-- START Entries provided --

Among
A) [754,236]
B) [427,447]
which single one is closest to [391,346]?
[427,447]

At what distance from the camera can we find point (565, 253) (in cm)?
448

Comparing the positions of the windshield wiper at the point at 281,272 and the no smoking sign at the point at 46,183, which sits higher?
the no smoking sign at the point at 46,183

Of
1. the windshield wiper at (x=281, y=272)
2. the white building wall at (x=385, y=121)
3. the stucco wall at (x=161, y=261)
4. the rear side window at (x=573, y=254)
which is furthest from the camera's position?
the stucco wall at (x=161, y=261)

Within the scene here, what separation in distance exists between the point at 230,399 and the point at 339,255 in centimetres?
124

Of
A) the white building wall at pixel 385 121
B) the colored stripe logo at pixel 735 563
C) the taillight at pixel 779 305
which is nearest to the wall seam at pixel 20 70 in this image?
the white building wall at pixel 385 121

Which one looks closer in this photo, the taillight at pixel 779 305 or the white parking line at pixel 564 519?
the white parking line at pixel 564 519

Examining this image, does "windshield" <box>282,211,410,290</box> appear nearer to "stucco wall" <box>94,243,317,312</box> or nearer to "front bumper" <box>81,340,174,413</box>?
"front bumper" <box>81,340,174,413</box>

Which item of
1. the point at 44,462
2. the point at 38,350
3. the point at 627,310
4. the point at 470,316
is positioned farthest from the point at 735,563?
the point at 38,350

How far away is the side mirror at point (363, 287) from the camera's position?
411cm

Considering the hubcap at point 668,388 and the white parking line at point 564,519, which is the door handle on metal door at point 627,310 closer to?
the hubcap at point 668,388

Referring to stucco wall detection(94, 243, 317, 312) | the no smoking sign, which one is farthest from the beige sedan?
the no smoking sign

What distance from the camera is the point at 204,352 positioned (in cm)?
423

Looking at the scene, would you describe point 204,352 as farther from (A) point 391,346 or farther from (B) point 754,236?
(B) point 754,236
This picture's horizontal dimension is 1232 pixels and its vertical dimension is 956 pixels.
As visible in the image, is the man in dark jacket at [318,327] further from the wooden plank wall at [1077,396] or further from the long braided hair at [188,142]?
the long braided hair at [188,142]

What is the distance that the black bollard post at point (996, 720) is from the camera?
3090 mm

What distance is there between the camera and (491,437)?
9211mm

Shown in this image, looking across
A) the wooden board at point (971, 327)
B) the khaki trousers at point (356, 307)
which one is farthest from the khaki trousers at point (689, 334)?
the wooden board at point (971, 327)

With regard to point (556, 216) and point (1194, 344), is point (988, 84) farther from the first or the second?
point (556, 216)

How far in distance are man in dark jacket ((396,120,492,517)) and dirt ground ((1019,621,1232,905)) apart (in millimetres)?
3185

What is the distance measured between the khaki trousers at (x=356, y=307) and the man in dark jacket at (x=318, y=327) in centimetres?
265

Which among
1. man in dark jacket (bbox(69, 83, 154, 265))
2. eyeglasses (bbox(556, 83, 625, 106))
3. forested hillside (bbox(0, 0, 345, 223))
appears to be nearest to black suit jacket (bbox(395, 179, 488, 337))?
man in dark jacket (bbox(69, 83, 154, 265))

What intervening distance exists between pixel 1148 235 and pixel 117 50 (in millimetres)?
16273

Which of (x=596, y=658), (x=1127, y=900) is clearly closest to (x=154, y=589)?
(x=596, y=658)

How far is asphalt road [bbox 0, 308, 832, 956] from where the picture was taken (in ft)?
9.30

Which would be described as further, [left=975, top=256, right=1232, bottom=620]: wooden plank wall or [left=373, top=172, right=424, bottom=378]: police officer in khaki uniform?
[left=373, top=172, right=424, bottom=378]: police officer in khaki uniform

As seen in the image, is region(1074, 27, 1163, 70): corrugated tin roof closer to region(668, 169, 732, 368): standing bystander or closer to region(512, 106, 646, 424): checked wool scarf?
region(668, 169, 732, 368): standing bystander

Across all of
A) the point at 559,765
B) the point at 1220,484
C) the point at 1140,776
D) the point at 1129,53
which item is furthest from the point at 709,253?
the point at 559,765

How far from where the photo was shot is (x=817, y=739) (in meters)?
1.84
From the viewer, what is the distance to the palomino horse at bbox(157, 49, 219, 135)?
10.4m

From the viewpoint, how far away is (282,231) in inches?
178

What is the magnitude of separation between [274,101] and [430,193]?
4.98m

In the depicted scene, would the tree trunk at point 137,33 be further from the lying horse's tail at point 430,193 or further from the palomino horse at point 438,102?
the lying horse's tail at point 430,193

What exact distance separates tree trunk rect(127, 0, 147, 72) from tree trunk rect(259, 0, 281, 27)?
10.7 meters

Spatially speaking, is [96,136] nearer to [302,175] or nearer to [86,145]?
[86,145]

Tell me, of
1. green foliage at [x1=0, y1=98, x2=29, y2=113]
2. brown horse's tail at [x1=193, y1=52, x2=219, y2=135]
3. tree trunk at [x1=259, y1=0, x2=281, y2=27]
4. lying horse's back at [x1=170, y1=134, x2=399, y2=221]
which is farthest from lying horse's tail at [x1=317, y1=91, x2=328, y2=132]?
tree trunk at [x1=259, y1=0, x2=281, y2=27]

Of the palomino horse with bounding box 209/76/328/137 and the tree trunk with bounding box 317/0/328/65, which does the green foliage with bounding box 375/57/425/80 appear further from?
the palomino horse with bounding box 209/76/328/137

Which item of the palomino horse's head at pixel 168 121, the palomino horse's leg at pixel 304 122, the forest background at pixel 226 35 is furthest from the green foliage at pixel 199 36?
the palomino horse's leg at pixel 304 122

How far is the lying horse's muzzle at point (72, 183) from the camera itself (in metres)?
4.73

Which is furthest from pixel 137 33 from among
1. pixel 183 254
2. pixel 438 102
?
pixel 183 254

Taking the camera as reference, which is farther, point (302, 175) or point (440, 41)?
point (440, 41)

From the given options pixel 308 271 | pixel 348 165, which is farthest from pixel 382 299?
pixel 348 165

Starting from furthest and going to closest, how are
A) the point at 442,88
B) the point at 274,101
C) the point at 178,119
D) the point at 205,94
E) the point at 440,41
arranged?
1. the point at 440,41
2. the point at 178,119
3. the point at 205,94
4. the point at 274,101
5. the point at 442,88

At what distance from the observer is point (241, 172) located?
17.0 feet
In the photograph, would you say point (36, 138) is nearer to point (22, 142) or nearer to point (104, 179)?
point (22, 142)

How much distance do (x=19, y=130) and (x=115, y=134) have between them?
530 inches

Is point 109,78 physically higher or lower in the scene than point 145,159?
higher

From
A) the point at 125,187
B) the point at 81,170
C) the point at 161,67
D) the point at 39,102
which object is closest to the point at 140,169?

-- END Entries provided --

[What you should do] Copy the records word for word, starting at the line that contains "Which item of the" and continuing through the end of the records, with that first line included.

[Result for this task]
Which item of the palomino horse's head at pixel 168 121, the palomino horse's leg at pixel 304 122, the forest background at pixel 226 35 is furthest from the green foliage at pixel 199 36?
the palomino horse's leg at pixel 304 122

How far is the lying horse's muzzle at point (72, 183) from the camera itself (in metres)?
4.73

Which is furthest from pixel 137 33 from among
1. pixel 183 254
2. pixel 438 102
?
pixel 183 254

Taking the camera as reference, which is farther, point (302, 175) or point (440, 41)?
point (440, 41)

From the given options pixel 308 271 | pixel 348 165, which is farthest from pixel 382 299?
pixel 348 165

Starting from furthest and going to closest, how are
A) the point at 442,88
B) the point at 274,101
C) the point at 178,119
D) the point at 205,94
E) the point at 440,41
arranged?
1. the point at 440,41
2. the point at 178,119
3. the point at 205,94
4. the point at 274,101
5. the point at 442,88

At what distance from the observer is point (241, 172) located?
17.0 feet
In the photograph, would you say point (36, 138) is nearer to point (22, 142) or nearer to point (104, 179)?
point (22, 142)

How much distance do (x=19, y=130) and (x=115, y=134) have between them?
530 inches

Is point 109,78 physically higher or lower in the scene than point 145,159?
higher

From
A) the point at 125,187
B) the point at 81,170
C) the point at 161,67
D) the point at 39,102
which object is closest to the point at 140,169?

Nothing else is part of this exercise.